AMTRAK train trip, San Antonio to Fort Worth, 3/27/04

AMTRAK map detail, San Antonio to Fort Worth
 
2004 AMTRAK "Texas Eagle" Timetable
 
2004 AMTRAK "Texas Eagle" Timetable advert
 
2004 AMTRAK "Texas Eagle" Timetable details
2004 AMTRAK "Texas Eagle" Timetable details
 
A group of around a dozen Texas Transportation Museum members rode AMTRAK's "Texas Eagle" from San Antonio to Fort Worth on March 27, 2004. The age range in the group was impressive, from eight to eighty. It was an overcast day which was quite suitable for a long train trip. For a group of serious train enthusiasts, it was surprising how few had ever been on a regularly scheduled passenger train before. The trip was pretty good, except towards the end. An interminable delay once within San Antonio city limits on the return leg was an unfortunate way to conclude what was otherwise a delightful day.
──────────
▸ **Written request a**: Copy the Texas Eagle trip account word for word, everything from "AMTRAK map detail, San" down to "a delightful day.".
The Texas Eagle trip account and the entries that come after it have no connection to each other.

▸ **Supplied material**:
──────────
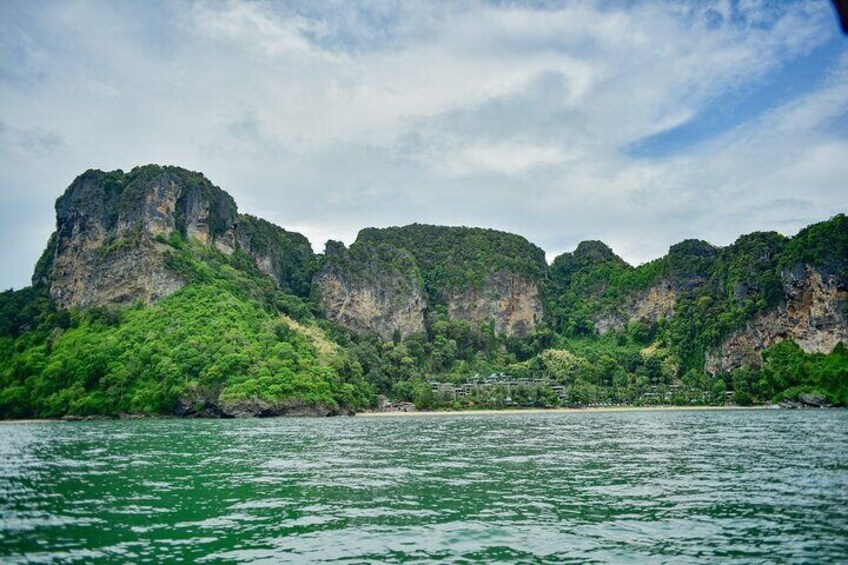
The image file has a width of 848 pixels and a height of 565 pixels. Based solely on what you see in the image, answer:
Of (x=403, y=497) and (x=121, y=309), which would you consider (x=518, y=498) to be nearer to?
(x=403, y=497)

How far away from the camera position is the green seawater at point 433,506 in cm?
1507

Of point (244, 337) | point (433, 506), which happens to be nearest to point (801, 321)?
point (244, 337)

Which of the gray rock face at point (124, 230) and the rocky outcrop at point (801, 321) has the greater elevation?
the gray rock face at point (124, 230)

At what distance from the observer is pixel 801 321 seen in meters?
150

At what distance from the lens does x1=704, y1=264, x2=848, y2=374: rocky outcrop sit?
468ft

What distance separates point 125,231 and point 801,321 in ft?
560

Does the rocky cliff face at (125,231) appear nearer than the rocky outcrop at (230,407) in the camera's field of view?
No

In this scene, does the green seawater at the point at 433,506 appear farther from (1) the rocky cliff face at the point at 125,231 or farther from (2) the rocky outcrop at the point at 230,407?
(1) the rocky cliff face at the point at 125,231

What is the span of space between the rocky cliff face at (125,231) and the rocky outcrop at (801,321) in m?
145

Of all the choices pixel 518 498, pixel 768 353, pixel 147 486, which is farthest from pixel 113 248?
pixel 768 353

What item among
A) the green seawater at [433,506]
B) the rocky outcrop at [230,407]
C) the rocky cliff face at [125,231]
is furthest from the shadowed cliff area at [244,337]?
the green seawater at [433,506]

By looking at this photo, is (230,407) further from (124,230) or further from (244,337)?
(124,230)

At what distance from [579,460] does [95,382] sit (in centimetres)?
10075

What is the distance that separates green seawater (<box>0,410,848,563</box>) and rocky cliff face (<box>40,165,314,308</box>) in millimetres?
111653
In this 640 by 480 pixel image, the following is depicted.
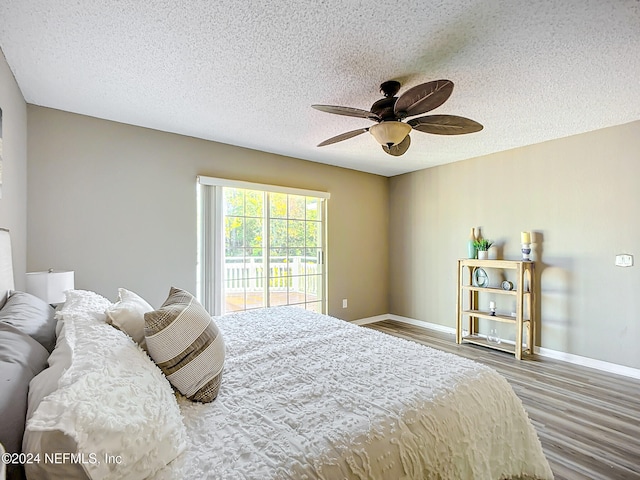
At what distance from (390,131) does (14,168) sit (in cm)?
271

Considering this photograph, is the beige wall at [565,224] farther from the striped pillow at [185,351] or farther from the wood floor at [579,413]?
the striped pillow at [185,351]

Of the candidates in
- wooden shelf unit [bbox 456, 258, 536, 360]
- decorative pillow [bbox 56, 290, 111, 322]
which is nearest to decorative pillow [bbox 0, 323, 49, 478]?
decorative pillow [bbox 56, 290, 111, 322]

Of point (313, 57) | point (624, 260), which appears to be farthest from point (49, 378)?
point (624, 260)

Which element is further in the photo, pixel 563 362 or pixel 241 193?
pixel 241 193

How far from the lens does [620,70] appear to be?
──────────
▸ **Written request b**: Turn everything from the line containing "Which element is" down to the end of the entries into a JSON list of strings, one string per line, leaving out blank lines.

▸ **Right answer a**:
AMTRAK map detail, San Antonio to Fort Worth
 
2004 AMTRAK "Texas Eagle" Timetable
 
2004 AMTRAK "Texas Eagle" Timetable advert
 
2004 AMTRAK "Texas Eagle" Timetable details
2004 AMTRAK "Texas Eagle" Timetable details
 
A group of around a dozen Texas Transportation Museum members rode AMTRAK's "Texas Eagle" from San Antonio to Fort Worth on March 27, 2004. The age range in the group was impressive, from eight to eighty. It was an overcast day which was quite suitable for a long train trip. For a group of serious train enthusiasts, it was surprising how few had ever been on a regularly scheduled passenger train before. The trip was pretty good, except towards the end. An interminable delay once within San Antonio city limits on the return leg was an unfortunate way to conclude what was otherwise a delightful day.

▸ **Right answer b**:
[
  "Which element is further in the photo, pixel 563 362 or pixel 241 193?",
  "pixel 241 193",
  "How far from the lens does [620,70] appear to be?"
]